'''
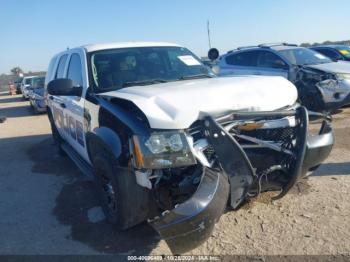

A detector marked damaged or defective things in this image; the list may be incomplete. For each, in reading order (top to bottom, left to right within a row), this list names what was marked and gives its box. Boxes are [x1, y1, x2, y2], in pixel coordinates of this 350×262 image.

crumpled front hood [99, 75, 298, 129]
broken headlight [132, 131, 197, 170]
detached bumper cover [148, 167, 228, 255]
damaged white suv [45, 42, 334, 254]
crushed front bumper [148, 106, 334, 254]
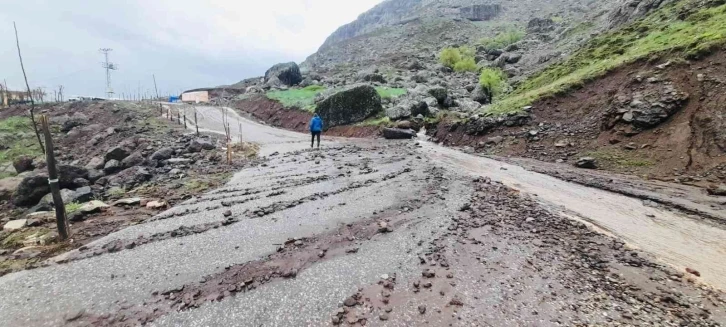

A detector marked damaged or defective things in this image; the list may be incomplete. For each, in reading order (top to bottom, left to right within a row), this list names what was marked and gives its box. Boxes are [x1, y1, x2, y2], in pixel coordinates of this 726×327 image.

damaged road [1, 112, 726, 326]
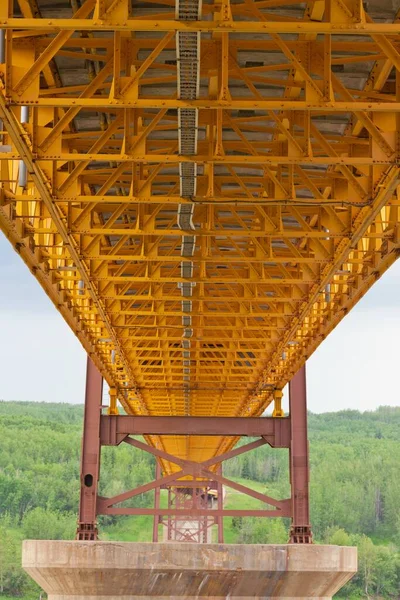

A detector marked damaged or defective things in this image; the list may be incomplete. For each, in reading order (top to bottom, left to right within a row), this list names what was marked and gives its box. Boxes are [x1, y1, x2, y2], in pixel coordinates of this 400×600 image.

rusty support column [76, 356, 102, 540]
rusty support column [290, 366, 312, 544]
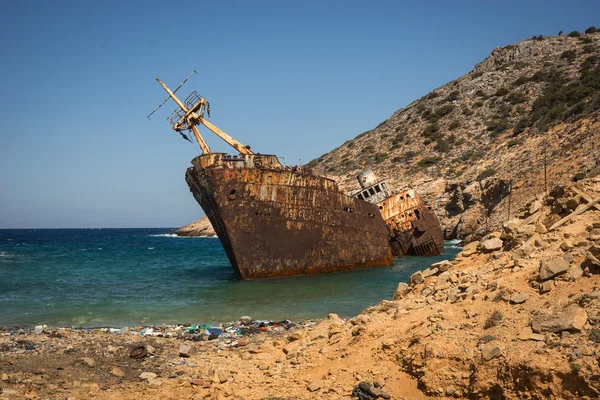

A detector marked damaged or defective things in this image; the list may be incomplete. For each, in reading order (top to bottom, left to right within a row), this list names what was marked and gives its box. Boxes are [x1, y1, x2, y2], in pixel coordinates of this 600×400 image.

corroded hull [186, 153, 394, 278]
rusty shipwreck [150, 72, 440, 278]
corroded hull [380, 190, 446, 258]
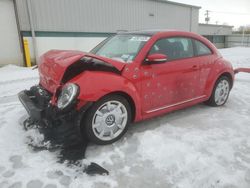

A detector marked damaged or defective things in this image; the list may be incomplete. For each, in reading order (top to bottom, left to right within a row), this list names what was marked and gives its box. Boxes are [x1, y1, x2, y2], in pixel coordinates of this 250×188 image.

crumpled hood [38, 49, 126, 93]
broken headlight [57, 83, 78, 109]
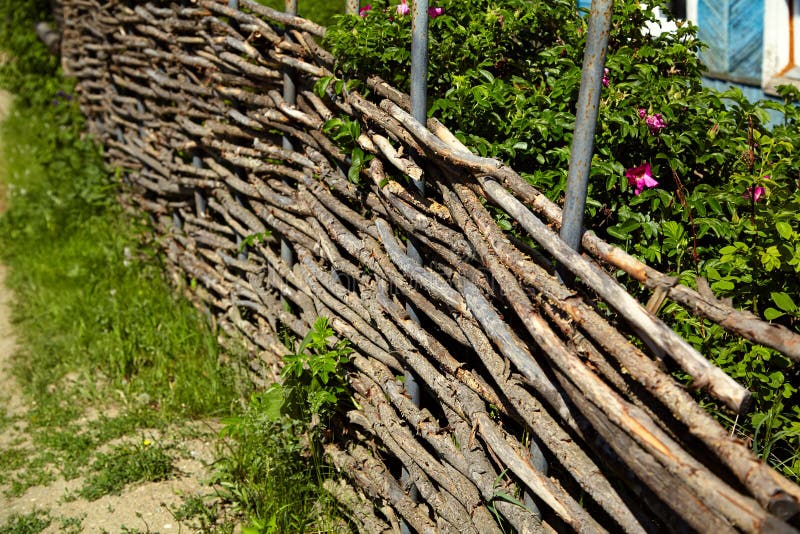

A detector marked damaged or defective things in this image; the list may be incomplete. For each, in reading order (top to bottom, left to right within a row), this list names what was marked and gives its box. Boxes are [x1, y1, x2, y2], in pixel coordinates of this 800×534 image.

rusty metal post [560, 0, 616, 252]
'''
- [Challenge]:
Put every line of the entries above into a single numbered list, skipping the blank lines and leaving out the picture lines.

- [Exercise output]:
1. A detector marked damaged or defective things in this image; the list may be incomplete. For each, in reading order (top to bottom, left to right within a row), this list names what was marked and gives its box. Boxes are [x1, y1, x2, y2], in pixel coordinates of this 350×262 image.
2. crumpled front hood [99, 75, 298, 129]
3. broken headlight [132, 131, 197, 170]
4. detached bumper cover [148, 167, 228, 255]
5. damaged white suv [45, 42, 334, 254]
6. crushed front bumper [148, 106, 334, 254]
7. A detector marked damaged or defective things in this image; the list may be incomplete. For each, in reading order (top to bottom, left to right within a row), this list names what was marked and gives its box. Boxes are [x1, y1, x2, y2], in pixel coordinates of this 726×327 image.
8. damaged road [1, 112, 726, 326]
9. A detector marked damaged or defective things in this image; the list may be incomplete. For each, in reading order (top to bottom, left to right within a row), this list names what was marked and gives its box. Boxes are [x1, y1, x2, y2], in pixel coordinates of this 400×600 image.
10. rusty support column [76, 356, 102, 540]
11. rusty support column [290, 366, 312, 544]
12. A detector marked damaged or defective things in this image; the list may be incomplete. For each, in reading order (top to bottom, left to right within a row), this list names what was marked and gives its box. Boxes are [x1, y1, x2, y2], in pixel coordinates of this 600×400 image.
13. corroded hull [186, 153, 394, 278]
14. rusty shipwreck [150, 72, 440, 278]
15. corroded hull [380, 190, 446, 258]
16. A detector marked damaged or defective things in this image; the list may be incomplete. For each, in reading order (top to bottom, left to right within a row), this list names what was marked and gives its box. Boxes are [x1, y1, x2, y2], in pixel coordinates of this 250×188 image.
17. crumpled hood [38, 49, 126, 93]
18. broken headlight [57, 83, 78, 109]
19. A detector marked damaged or defective things in this image; the list may be incomplete. For each, in reading order (top to bottom, left to right within a row), this list names what was marked and gives its box. Boxes are [x1, y1, x2, y2], in pixel coordinates of this 800×534 image.
20. rusty metal post [560, 0, 616, 252]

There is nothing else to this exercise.